_Selected extract_.
■ ■ ■ ■ ■ ■ ■
I want to add just a couple of brief points…
If you look at the list of winners of Nobels for Literature, you will notice that they come from all over the world.
If you look at the Peace Prizes, they are also from all over, though U.S. recepients are quite frequent probably due to the fact that the US, as a country with a huge military which it is quite willing to use, is in the position to affect where and when the wars start and where and when they end. Often those decisions are disastrous, but sometimes they are a force for good and the US leaders behind those decisions deserve the prize.
The science prizes are mainly going to Americans and Europeans. This, in my mind, is not due to inherent superiority of scientists in these places, but due to difficulties facing scientists elsewhere. Especially for disciplines awarded by the Nobel committee – physics, chemistry, biomedical research – there is a necessity for quite a lot of space, money, infrastructure, equipment, state support, national science tradition, institutional memory, network of qualified collaborators and access to literature, none of which is readily available to scientists in developing countries. If the prizes were awarded for mathematics, non-medical areas of biology or archeology, for instance, I bet there would be many more recipients from other places, as at least some areas of such research can be done by individuals with minimal need for support, infrastructure and funds.
■ ■ ■ ■ ■ ■ ■
_Material provided_.

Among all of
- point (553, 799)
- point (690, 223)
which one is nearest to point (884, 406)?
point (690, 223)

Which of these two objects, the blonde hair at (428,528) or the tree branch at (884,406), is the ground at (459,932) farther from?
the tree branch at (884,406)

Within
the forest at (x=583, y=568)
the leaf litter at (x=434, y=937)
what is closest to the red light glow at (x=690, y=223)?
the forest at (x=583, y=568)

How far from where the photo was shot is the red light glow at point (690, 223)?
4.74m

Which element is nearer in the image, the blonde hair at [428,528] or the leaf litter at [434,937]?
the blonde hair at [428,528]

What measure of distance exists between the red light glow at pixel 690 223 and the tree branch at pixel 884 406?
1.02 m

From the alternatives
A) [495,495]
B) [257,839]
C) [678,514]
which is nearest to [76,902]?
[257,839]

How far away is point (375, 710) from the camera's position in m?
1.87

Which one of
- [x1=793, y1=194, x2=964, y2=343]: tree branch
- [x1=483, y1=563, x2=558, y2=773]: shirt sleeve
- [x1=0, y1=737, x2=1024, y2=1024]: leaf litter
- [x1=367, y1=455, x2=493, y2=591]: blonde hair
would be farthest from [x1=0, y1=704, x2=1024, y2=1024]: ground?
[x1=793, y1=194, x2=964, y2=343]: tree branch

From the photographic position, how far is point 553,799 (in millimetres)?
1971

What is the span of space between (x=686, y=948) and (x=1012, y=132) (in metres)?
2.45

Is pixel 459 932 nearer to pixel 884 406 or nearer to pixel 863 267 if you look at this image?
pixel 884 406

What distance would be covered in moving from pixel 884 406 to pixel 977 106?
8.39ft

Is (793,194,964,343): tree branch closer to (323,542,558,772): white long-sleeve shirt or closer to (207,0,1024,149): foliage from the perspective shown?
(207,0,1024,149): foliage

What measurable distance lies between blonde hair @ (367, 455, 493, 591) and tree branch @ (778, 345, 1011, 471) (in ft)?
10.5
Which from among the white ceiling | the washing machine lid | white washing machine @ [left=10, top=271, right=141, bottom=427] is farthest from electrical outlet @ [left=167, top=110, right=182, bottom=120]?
■ ■ ■ ■ ■ ■ ■
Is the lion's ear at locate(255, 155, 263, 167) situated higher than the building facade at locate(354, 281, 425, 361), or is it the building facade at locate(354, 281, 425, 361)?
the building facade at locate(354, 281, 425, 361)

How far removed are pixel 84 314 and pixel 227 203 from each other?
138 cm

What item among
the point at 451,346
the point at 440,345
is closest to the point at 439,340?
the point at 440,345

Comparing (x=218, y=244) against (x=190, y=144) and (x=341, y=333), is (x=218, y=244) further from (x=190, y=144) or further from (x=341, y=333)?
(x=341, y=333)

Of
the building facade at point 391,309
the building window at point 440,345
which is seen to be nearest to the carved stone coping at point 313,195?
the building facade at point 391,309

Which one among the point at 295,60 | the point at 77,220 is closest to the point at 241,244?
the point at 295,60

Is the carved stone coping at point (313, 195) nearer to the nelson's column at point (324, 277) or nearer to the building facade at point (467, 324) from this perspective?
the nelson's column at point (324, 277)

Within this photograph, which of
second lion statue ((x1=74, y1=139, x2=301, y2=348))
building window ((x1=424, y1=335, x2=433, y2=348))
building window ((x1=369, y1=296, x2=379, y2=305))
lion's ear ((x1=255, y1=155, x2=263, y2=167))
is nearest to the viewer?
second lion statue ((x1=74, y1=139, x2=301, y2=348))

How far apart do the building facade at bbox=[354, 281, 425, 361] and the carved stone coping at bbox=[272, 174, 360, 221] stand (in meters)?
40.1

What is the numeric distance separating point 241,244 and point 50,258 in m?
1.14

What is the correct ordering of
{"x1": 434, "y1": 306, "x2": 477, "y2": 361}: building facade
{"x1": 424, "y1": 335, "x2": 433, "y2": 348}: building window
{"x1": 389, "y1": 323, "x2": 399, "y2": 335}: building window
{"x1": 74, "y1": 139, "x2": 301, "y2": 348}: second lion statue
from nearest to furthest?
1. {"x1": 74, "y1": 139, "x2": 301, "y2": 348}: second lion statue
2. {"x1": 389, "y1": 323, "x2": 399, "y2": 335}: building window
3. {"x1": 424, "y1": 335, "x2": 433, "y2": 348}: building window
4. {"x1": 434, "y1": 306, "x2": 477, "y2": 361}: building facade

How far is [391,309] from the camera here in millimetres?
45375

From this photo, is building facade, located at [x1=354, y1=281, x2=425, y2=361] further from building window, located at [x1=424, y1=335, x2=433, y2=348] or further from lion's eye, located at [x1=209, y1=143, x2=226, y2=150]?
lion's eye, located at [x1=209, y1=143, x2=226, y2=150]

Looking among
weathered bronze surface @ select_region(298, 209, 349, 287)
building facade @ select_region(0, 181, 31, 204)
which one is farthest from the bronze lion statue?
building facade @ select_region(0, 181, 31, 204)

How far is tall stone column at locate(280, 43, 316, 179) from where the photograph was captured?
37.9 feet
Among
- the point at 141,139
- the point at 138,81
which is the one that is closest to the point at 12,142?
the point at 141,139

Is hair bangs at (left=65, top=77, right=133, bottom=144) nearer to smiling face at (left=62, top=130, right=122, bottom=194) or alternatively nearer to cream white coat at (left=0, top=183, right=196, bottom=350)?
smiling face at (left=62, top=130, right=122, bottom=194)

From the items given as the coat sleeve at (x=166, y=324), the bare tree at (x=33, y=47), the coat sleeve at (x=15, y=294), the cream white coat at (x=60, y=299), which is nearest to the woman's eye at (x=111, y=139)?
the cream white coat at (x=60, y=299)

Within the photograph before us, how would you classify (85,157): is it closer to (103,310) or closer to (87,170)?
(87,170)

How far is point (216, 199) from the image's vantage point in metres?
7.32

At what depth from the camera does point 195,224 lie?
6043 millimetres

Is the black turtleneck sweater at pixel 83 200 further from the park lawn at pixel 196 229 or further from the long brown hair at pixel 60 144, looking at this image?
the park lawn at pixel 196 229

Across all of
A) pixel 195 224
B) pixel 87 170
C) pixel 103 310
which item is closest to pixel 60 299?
■ ■ ■ ■ ■ ■ ■
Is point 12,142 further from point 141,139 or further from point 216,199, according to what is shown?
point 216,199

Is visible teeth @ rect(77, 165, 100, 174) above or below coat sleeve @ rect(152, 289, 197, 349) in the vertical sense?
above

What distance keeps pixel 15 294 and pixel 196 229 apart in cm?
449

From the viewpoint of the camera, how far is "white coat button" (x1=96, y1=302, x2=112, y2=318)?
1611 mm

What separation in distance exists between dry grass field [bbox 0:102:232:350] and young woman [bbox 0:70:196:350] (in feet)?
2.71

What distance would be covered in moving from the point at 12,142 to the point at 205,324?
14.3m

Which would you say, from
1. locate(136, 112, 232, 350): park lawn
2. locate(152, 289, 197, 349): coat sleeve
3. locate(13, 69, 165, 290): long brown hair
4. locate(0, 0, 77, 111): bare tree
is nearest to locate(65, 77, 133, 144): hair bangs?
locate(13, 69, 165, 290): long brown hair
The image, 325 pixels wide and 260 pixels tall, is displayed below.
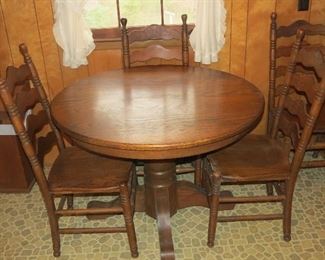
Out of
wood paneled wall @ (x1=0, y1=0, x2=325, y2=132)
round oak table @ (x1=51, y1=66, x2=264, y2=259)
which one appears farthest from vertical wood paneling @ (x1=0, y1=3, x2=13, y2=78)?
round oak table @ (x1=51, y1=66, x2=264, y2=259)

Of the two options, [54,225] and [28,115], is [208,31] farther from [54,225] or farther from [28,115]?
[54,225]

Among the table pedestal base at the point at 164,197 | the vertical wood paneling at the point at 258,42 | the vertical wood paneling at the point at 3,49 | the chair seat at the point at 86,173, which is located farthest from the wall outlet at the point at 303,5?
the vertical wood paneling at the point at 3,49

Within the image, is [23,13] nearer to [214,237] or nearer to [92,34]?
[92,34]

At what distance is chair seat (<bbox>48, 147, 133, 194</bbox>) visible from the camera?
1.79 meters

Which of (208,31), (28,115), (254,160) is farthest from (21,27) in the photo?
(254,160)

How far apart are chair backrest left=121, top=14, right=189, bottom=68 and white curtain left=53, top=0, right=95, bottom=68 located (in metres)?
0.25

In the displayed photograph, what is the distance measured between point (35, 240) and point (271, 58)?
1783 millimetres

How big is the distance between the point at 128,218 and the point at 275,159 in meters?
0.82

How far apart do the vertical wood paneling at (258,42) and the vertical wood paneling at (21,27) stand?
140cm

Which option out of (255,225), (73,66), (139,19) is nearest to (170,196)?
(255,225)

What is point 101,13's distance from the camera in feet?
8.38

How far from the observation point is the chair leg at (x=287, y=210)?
■ ■ ■ ■ ■ ■ ■
_What you need to do_. Please write out the part of the Nobel Prize text that opens with the words "I want to add" and closes with "over the world.".

_Answer box_.
I want to add just a couple of brief points…
If you look at the list of winners of Nobels for Literature, you will notice that they come from all over the world.